To wsparcie dla ukraińskich kolegów, którzy jeszcze niedawno przybywali do Krakowa na szkoleniach oraz brali udział w zawodach z tutejszymi załogami ambulansów

- mówią ratownicy.

O poranku karetka wypakowana darami wyruszyła na granicę. Wyposażenie medyczne zostało zakupione z funduszy Związku Pracodawców Pogotowia Ratunkowego.

Transport zawiera zarówno najprostsze środki opatrunkowe jak i drogie oraz specjalistyczne zestawy służące do zatrzymywania krwotoków.

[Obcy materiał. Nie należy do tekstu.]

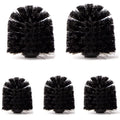 Voarge Toilet Brush Replacement Heads - Set of 5 Black Plastic 8cm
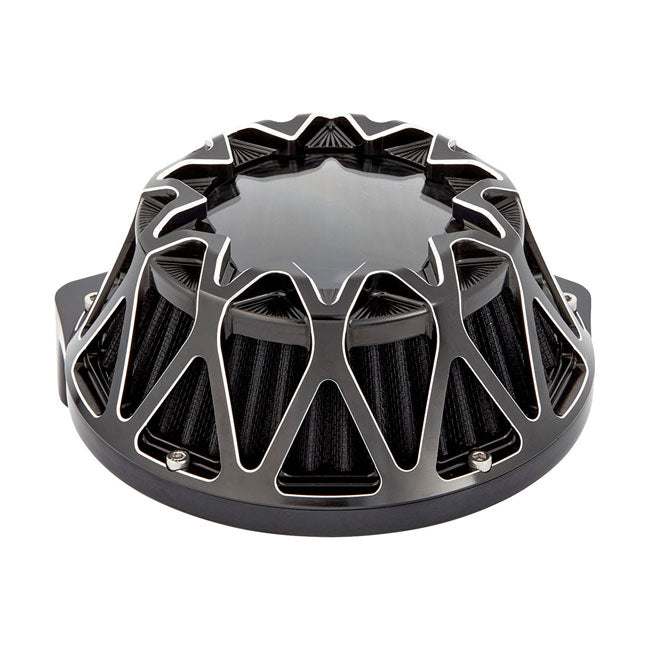Crossfire Air Cleaner Kit Black Contrast Machined For CV Carb: 93-06 B.T.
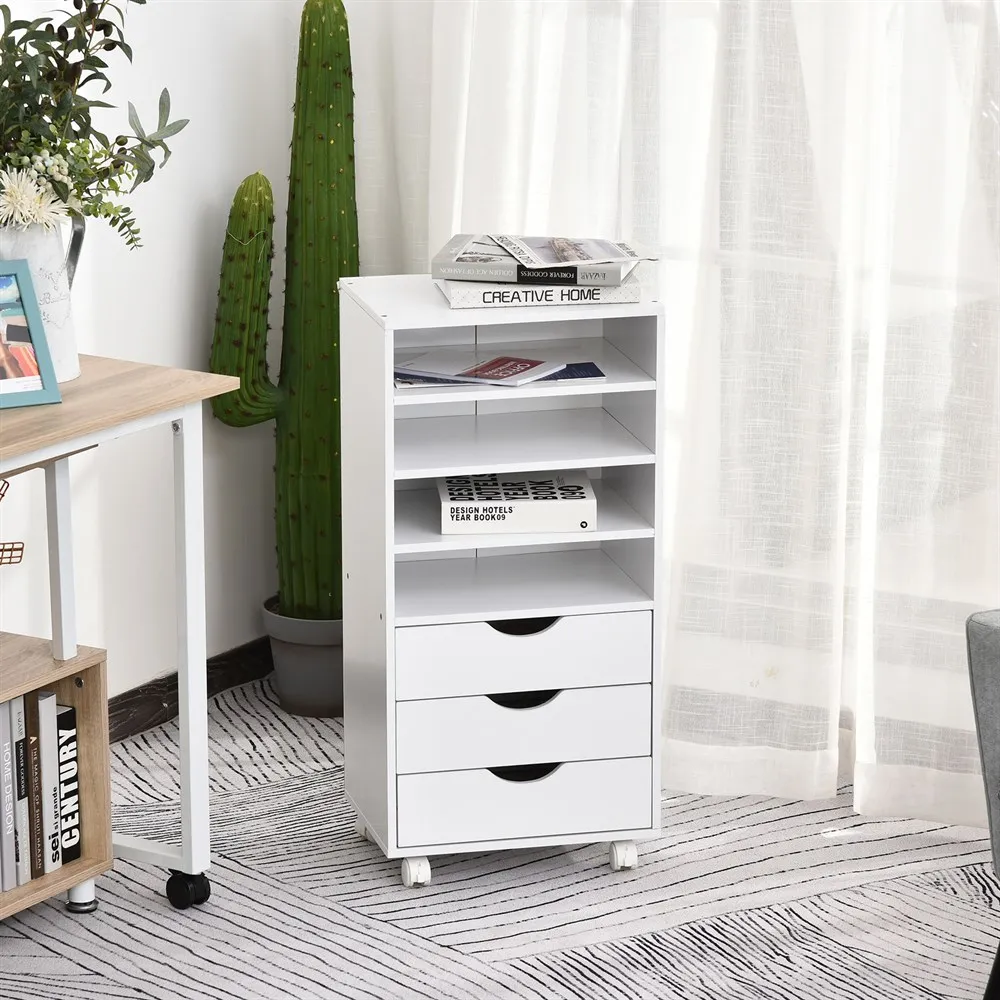 Vinsetto office auxiliary furniture studio large storage space with 3 drawers 4 open shelves 4 white wheels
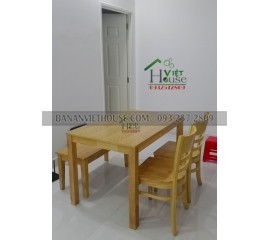 Set Bàn ăn gia đình ghế bench mặt gỗ giá rẻ (1 bàn + 02 ghế đơn mặt gỗ + 01 bench mặt gỗ)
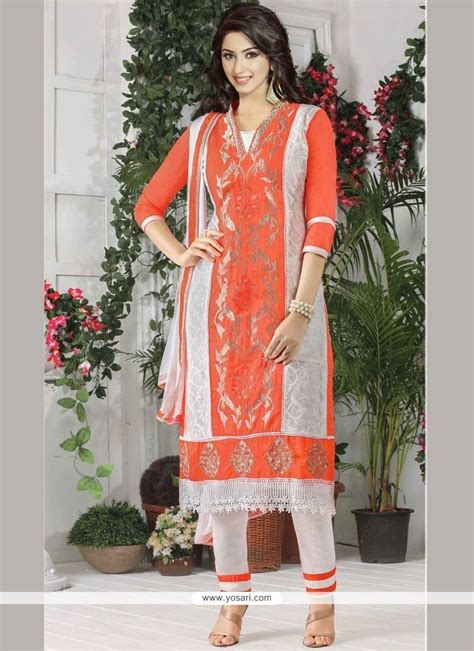 Buy Embroidered Work Orange Churidar Suit Churidar Salwar Suits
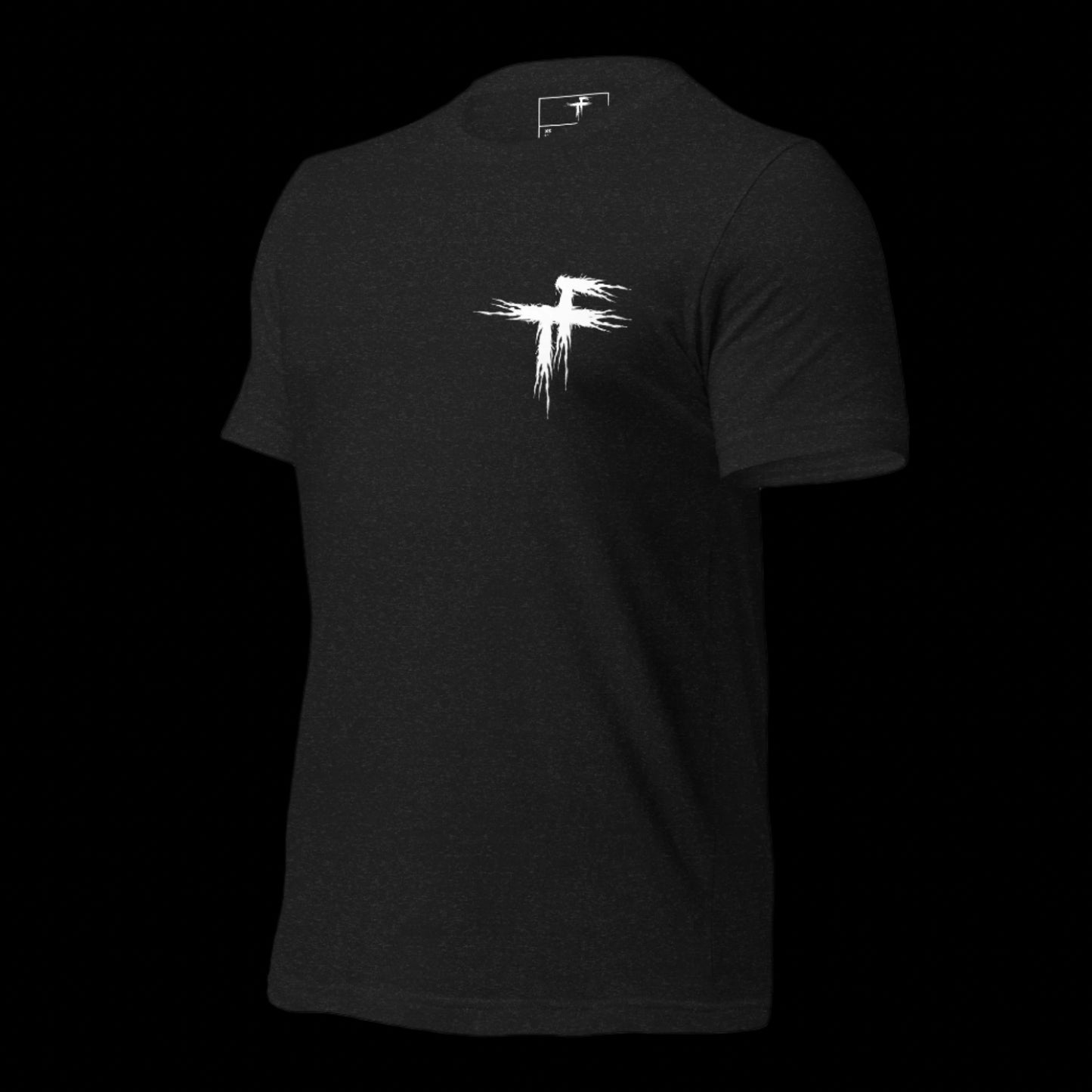 Black t-shirt with a white abstract design o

Dary przekazywane są na granicy załogom tamtejszych karetek. Nie wjeżdżamy na terytorium Ukrainy, przed ostatnim szlabanem jest duży parking, na którym przekazujemy rzeczy z karetki do karetki

- mówi Paweł Łukasiewicz - ratownik medyczny krakowskiego pogotowia.


Pierwszy transport trafił na granicę 2 marca, w tym trzy karetki ze Szczecina i z Poznania, jest już na Ukrainie i służy pacjentom.

 

Mamy informacje od naszych ukraińskich kolegów, że wszystko, co do tej pory wysłaliśmy, już zostało rozdysponowane na miejscu i jest wykorzystywane. Z placówkami na Ukrainie pozostajemy w stałym kontakcie i reagujemy na konkretne potrzeby, jakie nam zgłaszają. Z pewnością w zakresie sprzętu medycznego potrzeby będą rosnąć, więc będziemy organizować kolejne transze z pomocą.

-   mówi Małgorzata Popławska, dyrektor Krakowskiego Pogotowia Ratunkowego.

Według planów do ukraińskich medyków w najbliższym czasie ma trafić łącznie 20 takich transportów.